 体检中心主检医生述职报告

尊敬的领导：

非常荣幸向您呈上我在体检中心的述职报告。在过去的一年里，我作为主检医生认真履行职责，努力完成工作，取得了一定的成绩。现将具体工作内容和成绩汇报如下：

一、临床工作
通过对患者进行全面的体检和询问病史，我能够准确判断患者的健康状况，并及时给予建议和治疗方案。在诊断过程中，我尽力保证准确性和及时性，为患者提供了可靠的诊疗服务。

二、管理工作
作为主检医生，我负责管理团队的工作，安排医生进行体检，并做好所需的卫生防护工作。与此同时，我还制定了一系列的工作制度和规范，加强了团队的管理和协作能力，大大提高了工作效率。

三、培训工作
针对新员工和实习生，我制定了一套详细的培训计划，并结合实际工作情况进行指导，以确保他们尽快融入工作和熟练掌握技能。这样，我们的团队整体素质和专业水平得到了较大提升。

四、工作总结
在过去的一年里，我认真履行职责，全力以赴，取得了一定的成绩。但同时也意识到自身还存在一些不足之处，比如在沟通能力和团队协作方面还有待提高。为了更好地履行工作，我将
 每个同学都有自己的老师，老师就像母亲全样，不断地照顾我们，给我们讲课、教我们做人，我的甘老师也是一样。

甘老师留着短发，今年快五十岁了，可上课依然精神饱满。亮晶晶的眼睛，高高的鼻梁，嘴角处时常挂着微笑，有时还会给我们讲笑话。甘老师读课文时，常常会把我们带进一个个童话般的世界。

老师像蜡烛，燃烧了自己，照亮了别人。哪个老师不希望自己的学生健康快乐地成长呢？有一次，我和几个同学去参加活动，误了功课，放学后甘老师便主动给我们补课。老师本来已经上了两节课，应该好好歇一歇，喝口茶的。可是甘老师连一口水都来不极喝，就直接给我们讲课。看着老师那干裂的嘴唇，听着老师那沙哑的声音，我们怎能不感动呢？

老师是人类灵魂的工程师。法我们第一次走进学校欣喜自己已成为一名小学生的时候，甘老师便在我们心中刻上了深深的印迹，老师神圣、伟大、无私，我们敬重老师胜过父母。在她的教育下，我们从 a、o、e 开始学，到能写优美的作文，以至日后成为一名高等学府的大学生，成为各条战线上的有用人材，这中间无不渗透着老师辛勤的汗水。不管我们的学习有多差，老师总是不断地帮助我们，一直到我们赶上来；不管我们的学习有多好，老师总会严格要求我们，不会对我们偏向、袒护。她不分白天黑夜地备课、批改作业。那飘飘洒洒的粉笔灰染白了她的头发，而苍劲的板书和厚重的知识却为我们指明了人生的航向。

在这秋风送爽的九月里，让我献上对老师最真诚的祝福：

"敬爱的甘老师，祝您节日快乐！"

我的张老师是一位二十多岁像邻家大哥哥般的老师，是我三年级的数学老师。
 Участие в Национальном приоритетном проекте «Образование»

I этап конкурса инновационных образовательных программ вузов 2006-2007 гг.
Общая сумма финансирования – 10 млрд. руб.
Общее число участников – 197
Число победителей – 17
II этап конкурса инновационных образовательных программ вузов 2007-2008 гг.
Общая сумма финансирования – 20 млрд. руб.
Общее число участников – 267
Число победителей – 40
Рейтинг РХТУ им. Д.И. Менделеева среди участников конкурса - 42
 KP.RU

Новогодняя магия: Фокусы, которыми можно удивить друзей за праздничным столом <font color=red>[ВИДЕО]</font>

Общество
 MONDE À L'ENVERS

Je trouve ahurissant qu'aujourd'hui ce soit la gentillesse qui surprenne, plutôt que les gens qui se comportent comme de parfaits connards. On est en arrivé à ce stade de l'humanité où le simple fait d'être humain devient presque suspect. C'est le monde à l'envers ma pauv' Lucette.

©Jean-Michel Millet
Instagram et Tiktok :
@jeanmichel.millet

▸ Work required
Take the listing above and repeat exactly the lines from the one containing "甘老师留着短发，今年快五十岁" through the one containing "老师像蜡烛，燃烧了自己，照亮", both included.

▸ Answer to this exercise
甘老师留着短发，今年快五十岁了，可上课依然精神饱满。亮晶晶的眼睛，高高的鼻梁，嘴角处时常挂着微笑，有时还会给我们讲笑话。甘老师读课文时，常常会把我们带进一个个童话般的世界。

老师像蜡烛，燃烧了自己，照亮了别人。哪个老师不希望自己的学生健康快乐地成长呢？有一次，我和几个同学去参加活动，误了功课，放学后甘老师便主动给我们补课。老师本来已经上了两节课，应该好好歇一歇，喝口茶的。可是甘老师连一口水都来不极喝，就直接给我们讲课。看着老师那干裂的嘴唇，听着老师那沙哑的声音，我们怎能不感动呢？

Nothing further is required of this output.